Abu Qatadah ibn Rab'i al-Ansari (Batn Edam)
| Date | November 629 AD, 8 AH |
| Location | Batn Edam |
| Result | Successful caravan raid |

Commanders and leaders
- Abu Qatadah ibn Rab'i al-Ansari: Unknown

Strength
- 8: Unknown

Casualties and losses
- 0: Leader of Caravan killed

= Expedition of Abu Qatadah ibn Rab'i al-Ansari (Batn Edam) =

Expedition of Abu Qatadah ibn Rab'i al-Ansari, to Batn Edam (also spelt Idam) took place in November 629 AD, 8AH, 8th month, of the Islamic Calendar

==Expedition==
Muhammad was planning on attacking Mecca, with the view of securing a complete news black-out concerning his military intentions, then Muhammad despatched an 8 man platoon under the leadership of Abu Qatadah bin Rab‘i in the direction of Edam, a short distance from Madinah, in Ramadan 8 A.H, in order to divert the attention of people from his main target of attacking Mecca, with which he was pre-occupied.
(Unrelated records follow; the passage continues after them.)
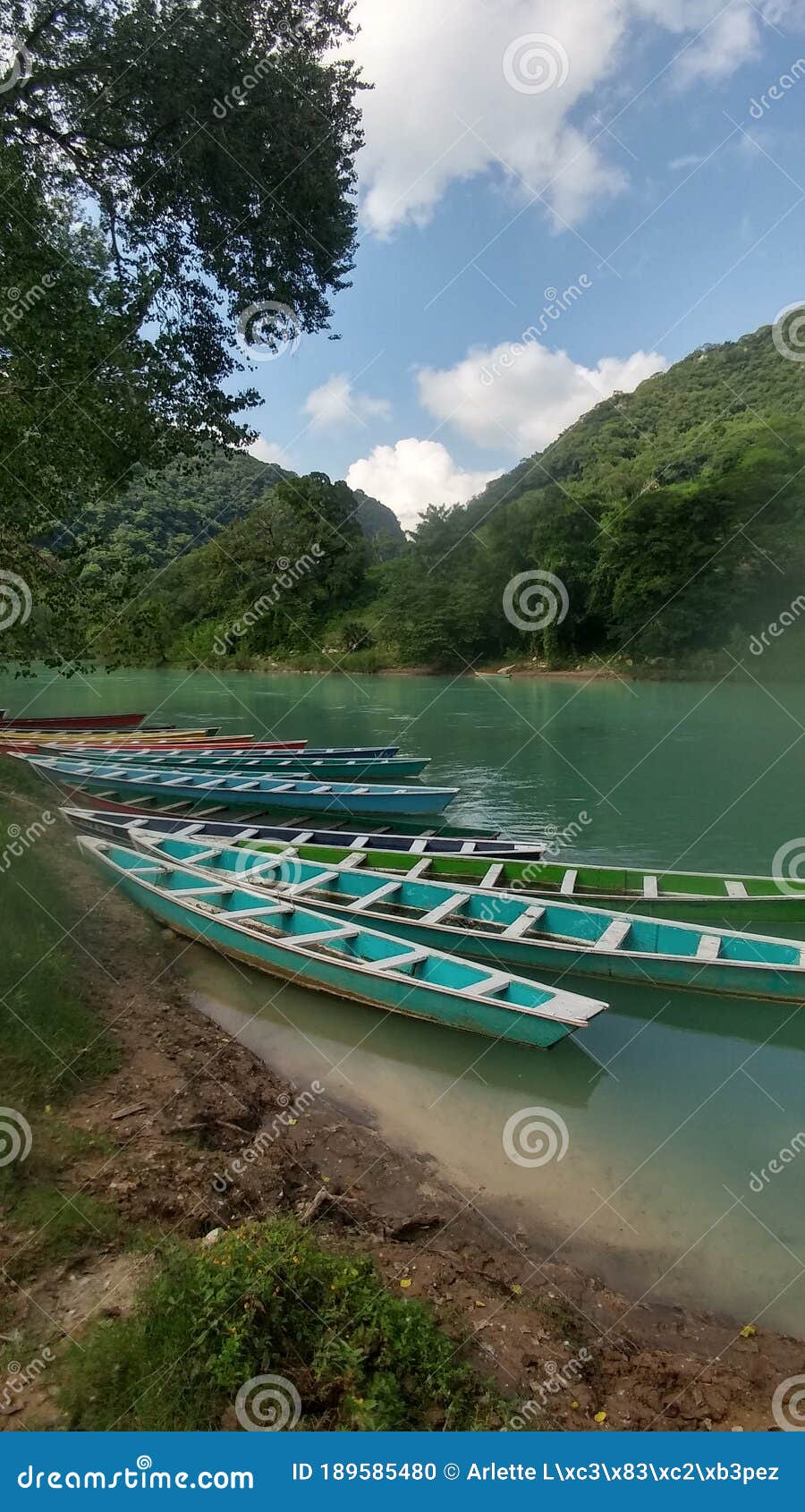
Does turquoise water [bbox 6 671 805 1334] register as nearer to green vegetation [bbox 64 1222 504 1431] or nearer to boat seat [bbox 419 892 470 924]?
boat seat [bbox 419 892 470 924]

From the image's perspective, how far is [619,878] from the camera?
802 cm

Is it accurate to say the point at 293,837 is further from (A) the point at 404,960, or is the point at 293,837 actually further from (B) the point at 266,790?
(A) the point at 404,960

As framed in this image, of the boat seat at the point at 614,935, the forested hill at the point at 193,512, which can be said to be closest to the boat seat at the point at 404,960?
the boat seat at the point at 614,935

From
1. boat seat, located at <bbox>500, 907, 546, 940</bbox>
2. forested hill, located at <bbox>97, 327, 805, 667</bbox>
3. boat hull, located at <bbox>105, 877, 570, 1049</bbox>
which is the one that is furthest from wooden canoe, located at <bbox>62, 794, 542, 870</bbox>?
forested hill, located at <bbox>97, 327, 805, 667</bbox>

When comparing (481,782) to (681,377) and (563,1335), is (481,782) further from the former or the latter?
(681,377)

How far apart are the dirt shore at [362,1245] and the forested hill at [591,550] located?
2892 cm

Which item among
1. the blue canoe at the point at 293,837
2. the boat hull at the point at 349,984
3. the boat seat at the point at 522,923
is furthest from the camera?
the blue canoe at the point at 293,837

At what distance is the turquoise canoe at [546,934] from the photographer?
20.2ft

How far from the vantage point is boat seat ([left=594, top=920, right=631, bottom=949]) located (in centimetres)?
646

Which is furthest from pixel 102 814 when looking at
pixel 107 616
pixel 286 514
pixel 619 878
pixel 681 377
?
pixel 681 377

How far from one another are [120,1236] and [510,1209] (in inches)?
82.2

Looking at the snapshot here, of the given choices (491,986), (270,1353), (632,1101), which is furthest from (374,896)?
(270,1353)

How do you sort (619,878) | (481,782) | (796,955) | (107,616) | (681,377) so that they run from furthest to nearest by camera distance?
(681,377)
(481,782)
(619,878)
(107,616)
(796,955)

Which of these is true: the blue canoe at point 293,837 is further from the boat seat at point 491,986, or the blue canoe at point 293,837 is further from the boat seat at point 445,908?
the boat seat at point 491,986
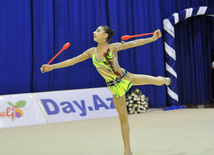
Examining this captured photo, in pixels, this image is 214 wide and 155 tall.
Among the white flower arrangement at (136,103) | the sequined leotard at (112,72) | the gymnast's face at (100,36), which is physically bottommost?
the white flower arrangement at (136,103)

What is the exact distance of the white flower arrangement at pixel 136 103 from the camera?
6.07 metres

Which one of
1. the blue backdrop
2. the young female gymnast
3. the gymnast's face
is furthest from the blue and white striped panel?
the gymnast's face

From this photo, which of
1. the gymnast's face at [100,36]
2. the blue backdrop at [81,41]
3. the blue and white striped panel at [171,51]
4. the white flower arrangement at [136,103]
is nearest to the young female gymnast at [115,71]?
the gymnast's face at [100,36]

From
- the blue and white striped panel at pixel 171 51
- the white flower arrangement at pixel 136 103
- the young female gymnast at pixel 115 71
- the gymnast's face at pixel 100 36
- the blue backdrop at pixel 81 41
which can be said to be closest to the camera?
the young female gymnast at pixel 115 71

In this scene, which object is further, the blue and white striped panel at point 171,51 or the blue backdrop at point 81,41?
the blue and white striped panel at point 171,51

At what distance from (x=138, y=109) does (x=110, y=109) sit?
0.88 meters

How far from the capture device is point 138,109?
6.09m

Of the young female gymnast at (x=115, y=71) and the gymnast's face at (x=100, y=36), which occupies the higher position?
the gymnast's face at (x=100, y=36)

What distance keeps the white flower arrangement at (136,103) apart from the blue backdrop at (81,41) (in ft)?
1.49

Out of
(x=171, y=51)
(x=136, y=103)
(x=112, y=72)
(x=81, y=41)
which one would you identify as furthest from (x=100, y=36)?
(x=171, y=51)

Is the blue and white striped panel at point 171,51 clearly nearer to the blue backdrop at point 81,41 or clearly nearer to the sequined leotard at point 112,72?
the blue backdrop at point 81,41

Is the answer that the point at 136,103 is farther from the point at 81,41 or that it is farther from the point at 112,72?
the point at 112,72

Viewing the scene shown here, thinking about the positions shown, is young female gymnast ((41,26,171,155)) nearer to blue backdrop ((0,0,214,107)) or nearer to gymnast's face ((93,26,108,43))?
gymnast's face ((93,26,108,43))

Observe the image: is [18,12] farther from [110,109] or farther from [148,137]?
[148,137]
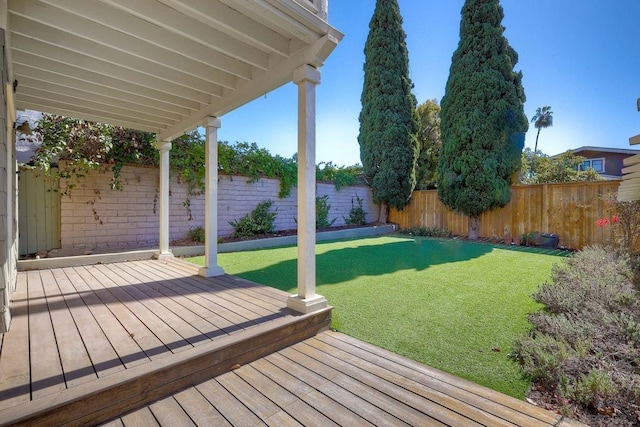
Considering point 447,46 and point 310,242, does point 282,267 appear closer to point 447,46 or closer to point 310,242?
point 310,242

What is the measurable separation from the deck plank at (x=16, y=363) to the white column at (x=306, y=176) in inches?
67.0

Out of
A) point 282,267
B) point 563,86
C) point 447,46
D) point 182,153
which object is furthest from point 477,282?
point 447,46

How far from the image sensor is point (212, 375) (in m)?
1.86

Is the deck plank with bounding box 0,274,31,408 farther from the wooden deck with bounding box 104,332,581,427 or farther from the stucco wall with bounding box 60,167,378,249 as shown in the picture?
the stucco wall with bounding box 60,167,378,249

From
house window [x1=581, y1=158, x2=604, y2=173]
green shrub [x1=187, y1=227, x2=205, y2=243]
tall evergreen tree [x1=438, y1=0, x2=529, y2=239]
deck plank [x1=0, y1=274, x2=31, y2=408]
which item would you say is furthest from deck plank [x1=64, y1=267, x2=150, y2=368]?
house window [x1=581, y1=158, x2=604, y2=173]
According to Ibn Sa'd, Ibn Hisham, and many Sunni hadith collections, a Bedouin caravan passed by and they greeted the Muslims with “Assalamu Alaikum.” But Muhallam bin Juthamah (who was with Abu Qatadah) attacked the caravan anyway and killed the leader. They returned to Muhammad with the flock they captured and told him the story.

Muhammad then revealed the verse 4:94.Ibn Kathir interprets this as, God asking Muslims to be more careful when fighting "in the way of Allah", as to reduce the chance of killing Muslims accidentally, as happened in this incident.

==Islamic primary sources==

The event is mentioned in the Quran verse 4:94:

O ye who believe! When ye go abroad in the cause of Allah, investigate carefully, and say not to any one who offers you a salutation: "Thou art none of a believer!" Coveting the perishable goods of this life: with Allah are profits and spoils abundant. Even thus were ye yourselves before, till Allah conferred on you His favours: Therefore carefully investigate. For Allah is well aware of all that ye do.

The famous Muslim scholar Ibn Kathir's commentary of the verse in his Tafsir is as follows:

Imam Ahmad recorded that `Ikrimah said that Ibn `Abbas said, "A man from Bani Sulaym, who was tending a flock of sheep, passed by some of the Companions of the Prophet and said Salam to them. They said (to each other), `He only said Salam to protect himself from us.' Then they attacked him and killed him. They brought his sheep to the Prophet, and this Ayah was revealed,

(O you who believe!), until the end of the Ayah." At-Tirmidhi recorded this in his (chapter on) Tafsir, and said, "This Hadith is Hasan, and it is also reported from Usamah bin Zayd." Al-Hakim also recorded it and said, "Its chain is Sahih, but they did not collect it." Al-Bukhari recorded that Ibn `Abbas commented;

(and say not to anyone who greets you: "You are not a believer;"), "A man was tending his sheep and the Muslims caught up with him. He said, `As-Salamu `Alaykum.' However, they killed him and took his sheep. Allah revealed the Ayah;

(And say not to anyone who greets you: "You are not a believer; seeking the perishable goods of the worldly life)." Ibn `Abbas said; "The goods of this world were those sheep." And he recited,

(Peace) Imam Ahmad recorded that Al-Qa`qa` bin Abdullah bin Abi Hadrad narrated that his father `Abdullah bin Abi Hadrad said, "The Messenger of Allah sent us to (the area of) Idam. I rode out with a group of Muslims that included Abu Qatadah, Al-Harith bin Rab`i and Muhallam bin Juthamah bin Qays. We continued on until we reached the area of Idam, where `Amr bin Al-Adbat Al-Ashja`i passed by us on his camel. When he passed by us he said Salam to us, and we did not attack him. Because of some previous problems with him, Muhallam bin Juthamah killed him and took his camel. When we went back to the Messenger of Allah and told him what had happened, a part of the Qur'an was revealed about us,

(O you who believe! When you go (to fight) in the cause of Allah)

[Tafsir Ibn Kathir, Commentary on 4:94]

The event is also referenced in the Sunni Hadith collection, Sahih Muslim as follows:

Ibn Abbas reported that some Muslims met a person with a small flock of sheep. He said: As-Salam-o-'Alaikum. They caught hold of him and killed him and took possession of his flock. Then this verse was revealed:" He who meets you and extends you salutations (assalamu alaikum), don't say: You are not a Muslim" (iv. 94). Ibn 'Abbas, however, recited the word as-Salaam instead of "as-salam".